◆ **Aim**:
Answer these questions from the R tutorial, each on its own line:
(a) Which Python library does the tutorial name as the equivalent of dplyr?
(b) What does the nycflights13 dataset document?
(c) Which package does the pipe operator %>% come from?

◆ **Text extract**:
• • • • • • •

R Tutorial (4)
In this post, we will continue our journey down the R road to take a
deeper dive into data frames. R is great for data analysis and wranging
when it comes to dealing with tabular data, especially thanks to the
dplyr
package, which is R’s equivalent of Python’s pandas
.
Setup
Let’s begin by loading dplyr
.
library(tidyverse)
## ── Attaching packages ────────────────────────────────── tidyverse 1.3.0 ──
## ✔ ggplot2 3.2.1 ✔ purrr 0.3.3
## ✔ tibble 2.1.3 ✔ dplyr 0.8.3
## ✔ tidyr 1.0.0 ✔ stringr 1.4.0
## ✔ readr 1.3.1 ✔ forcats 0.4.0
## ── Conflicts ───────────────────────────────────── tidyverse_conflicts() ──
## ✖ dplyr::filter() masks stats::filter()
## ✖ dplyr::lag() masks stats::lag()
We will also be using the nycflights13
package, which is a dataset
documenting all flights departing New York City in 2013.
library(nycflights13)
Lets take a look at what this dataset looks like.
head(flights)
## # A tibble: 6 x 19
## year month day dep_time sched_dep_time dep_delay arr_time
## <int> <int> <int> <int> <int> <dbl> <int>
## 1 2013 1 1 517 515 2 830
## 2 2013 1 1 533 529 4 850
## 3 2013 1 1 542 540 2 923
## 4 2013 1 1 544 545 -1 1004
## 5 2013 1 1 554 600 -6 812
## 6 2013 1 1 554 558 -4 740
## # … with 12 more variables: sched_arr_time <int>, arr_delay <dbl>,
## # carrier <chr>, flight <int>, tailnum <chr>, origin <chr>, dest <chr>,
## # air_time <dbl>, distance <dbl>, hour <dbl>, minute <dbl>,
## # time_hour <dttm>
On a quick side note, I’ve recently realized that we can also use the
pipe operator %>%
from magrittr
. This is somewhat similar to how
pipes work in UNIX. For example, instead of head(flights)

• • • • • • •

◆ **Material provided**:

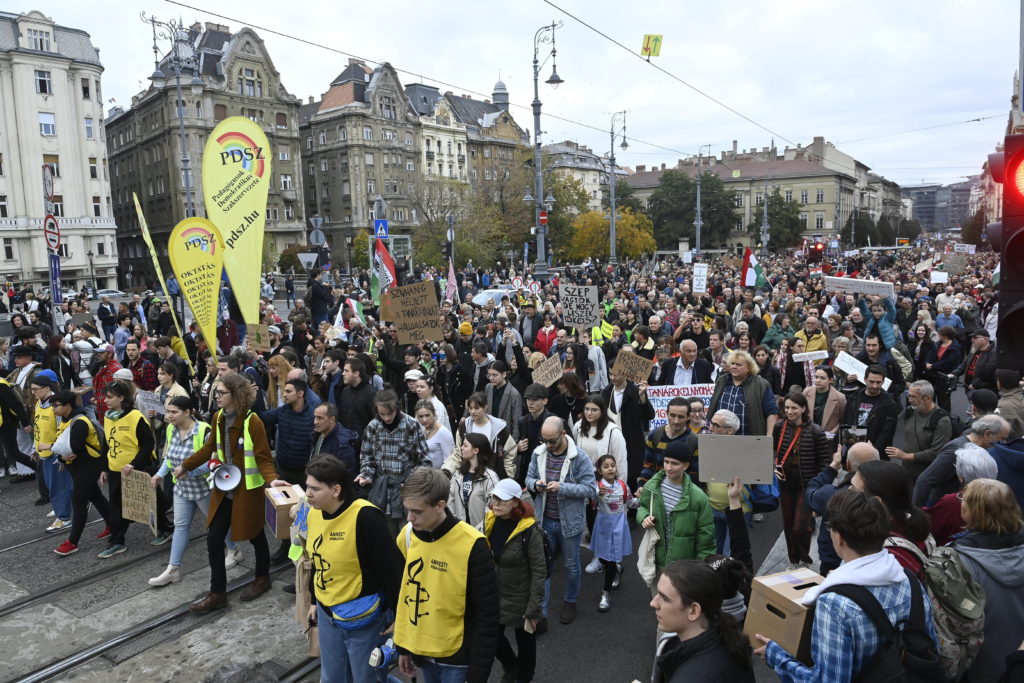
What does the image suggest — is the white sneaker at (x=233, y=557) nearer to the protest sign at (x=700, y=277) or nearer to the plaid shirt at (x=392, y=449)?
the plaid shirt at (x=392, y=449)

• • • • • • •

◆ **Answer to the exercise**:
(a) pandas
(b) All flights departing New York City in 2013
(c) magrittr